# Directions:
The answer should consist of each line below that contains the word "site".

# Given information:

○ ○ ○ ○ ○ ○ ○

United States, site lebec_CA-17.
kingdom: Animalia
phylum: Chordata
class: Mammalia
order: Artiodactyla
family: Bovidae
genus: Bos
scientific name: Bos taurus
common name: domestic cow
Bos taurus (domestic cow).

○ ○ ○ ○ ○ ○ ○

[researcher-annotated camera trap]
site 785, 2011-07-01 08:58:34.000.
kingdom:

○ ○ ○ ○ ○ ○ ○

# Result of this exercise:
United States, site lebec_CA-17.
site 785, 2011-07-01 08:58:34.000.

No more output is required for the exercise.